Exercise prompt: Retype each line below precisely and omit all images.

Dataset section:
=====

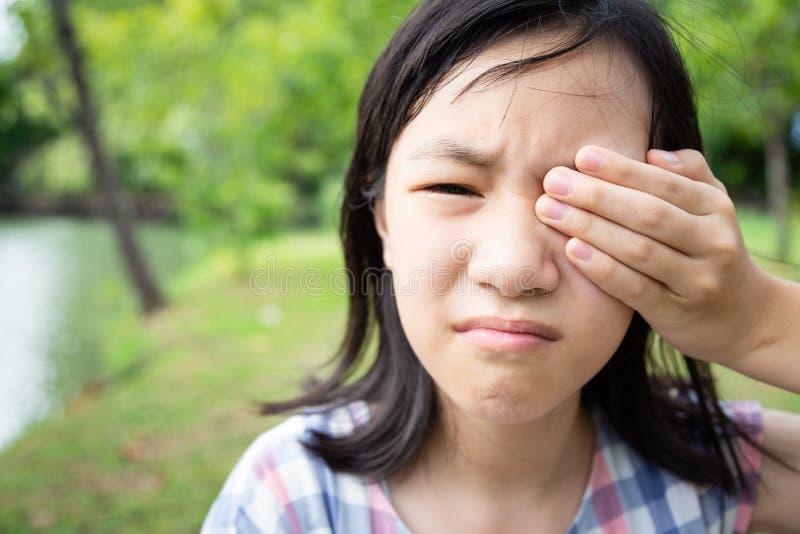De Aziatische geduldige pijnlijke, pijnlijke ogen van weinig kindmeisje, rakend, behandelend met hand of wrijvend haar oog, die o royalty-vrije stock afbeelding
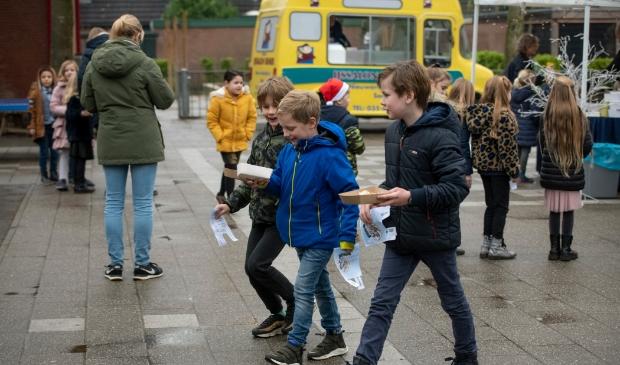 Kinderen gaan met hun lekkers naar de klas.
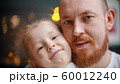 Caucasian family - a dad and daughter smiling 60012240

=====

Reply:
De Aziatische geduldige pijnlijke, pijnlijke ogen van weinig kindmeisje, rakend, behandelend met hand of wrijvend haar oog, die o royalty-vrije stock afbeelding
 Kinderen gaan met hun lekkers naar de klas.
 Caucasian family - a dad and daughter smiling 60012240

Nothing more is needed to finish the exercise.